Dans le premier «Star Wars», il n’y avait pas de quoi hurler. Par contre, à la sortie du deuxième, c’est devenu plus flagrant: ah tiens, c’est marrant, ce machin dans la carbonite ou ce mec qui dévoile ses brûlures en retirant son casque, et un tas d’autres petits trucs… Alors j’ai écrit à Lucas. Pas de réponse, ni de lettre en retour non plus, rien! Du coup, j’ai profité d’un numéro de «Pilote», intitulé «BD et cinéma», pour faire le dessin où l’on voit Han Solo et princesse Leia face à Laureline et Valérian dans un bar. Les premiers disent: «Comme c’est amusant de nous rencontrer ici!» et les seconds rétorquent: «Oh, nous sommes des habitués de cette boîte depuis longtemps!». Si ce dessin a fait le tour du monde, je n’ai jamais eu aucune nouvelle de Lucas. Mais des copains américains qui ont travaillé chez lui m’ont dit que nos albums traînaient dans le coin.

Comment avez-vous fait la connaissance de Luc Besson?

Ça remonte à vingt-cinq ans. Besson m’a demandé de travailler sur «Le cinquième élément». Il avait écrit son scénario, mais il n’avait aucun visuel. Or on ne peut bâtir un film de ce genre sans avoir de dessins qui donnent une idée de l’ambiance souhaitée. On était dix dessinateurs, dont Moebius, alias Jean Giraud, à plancher sur des idées, à réagir… On illustrait des séquences du scénario en se disant qu’on les verrait bien comme ci ou comme ça! Besson choisissait après coup et nous faisait ses remarques par rapport aux possibilités de la mise en scène et aux angles de prises de vues.

Vous n’avez pas travaillé sur l’adaptation de «Valérian», pour quelle raison?

Un jour, mon éditeur m’apprend que Besson veut prendre une option sur les droits de «Valérian». Avec Christin, on s’est dit que s’il y avait bien un mec capable de faire ce film, c’était lui… Alors, on l’a laissé tout faire (rires). Pendant quatorze ans, Besson a renouvelé l’option, jusqu’au jour où il nous a donné vingt-quatre heures pour lire le scénario et lui dire ce qui nous convenait ou pas. On lui a fait quelques petites remarques… Plus tard, nous sommes allés quelquefois sur le tournage, où Besson nous a toujours bien accueillis, avec une tendresse quasi filiale.

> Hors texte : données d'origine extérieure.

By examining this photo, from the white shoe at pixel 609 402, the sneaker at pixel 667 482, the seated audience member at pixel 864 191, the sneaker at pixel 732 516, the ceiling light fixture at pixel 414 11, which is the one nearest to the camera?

Vous avez vu le film de Besson, avez-vous retrouvé un peu de votre univers?

Pas un peu, beaucoup! Son adaptation, qui raconte l’histoire à sa manière, avec une totale liberté, est très proche de notre BD, mais sans que ça soit une imitation scolaire. Il a restructuré le récit selon de nouvelles idées qui sont souvent excellentes. Je pense que le film a vraiment un ton, je ne dirais pas franchouillard, mais décalé. Je crois qu’il arrive au bon moment… Y en a marre des moulinettes Marvel et compagnie, où on sait dès le départ qui est bon, qui est méchant et qui va gagner! Dans «Valérian», les Terriens n’ont pas le beau rôle et j’attends de voir ce que le public américain va en penser. Ça promet d’être intéressant.

INFO +

«Valérian et la cité des mille planètes», Neuchâtel, Arcades; La Chaux-de-Fonds, Plaza. Avec Carla Delevingne, Dane DeHan, Clive Owen, Rihanna, Alain Chabat…

Une adaptation qui tient la route

L’on ne donnera pas tort à Jean-Claude Mézières! L’adaptation cinématographique des aventures de Valérian et Laureline par Luc Besson est plutôt réussie, à l’exemple de la séquence d’ouverture qui retrace le développement de la mégapole Alpha, gigantesque agglomérat de civilisations initié, à l’origine, par l’arrimage des navettes Apollo et Soyouz.

Optant pour une légèreté de ton qui le situe à des années-lumière des raideurs manichéennes de la galaxie Marvel, le réalisateur de «Lucy» restitue de façon convaincante l’univers foisonnant de diversité sorti des imaginaires un brin libertaires de Christin et Mézières.

Avec une jubilation perceptible, Besson complète leur bestiaire déjà haut en couleur en ajoutant aux Shingouz, Groubos et autre transmuteur grognon, quelques créatures de son cru, dont une sublime glamopode qui s’approprie l’enveloppe corporelle sinueuse de Rihanna…

Bref, le «Valérian» de Besson l’emporte haut la main sur les dernières et sinistres moutures de «Star Wars»… Las, il semble que le public américain ne partage pas notre engouement. Sorti aux Etats-Unis il y a une semaine, le film a connu un démarrage mitigé!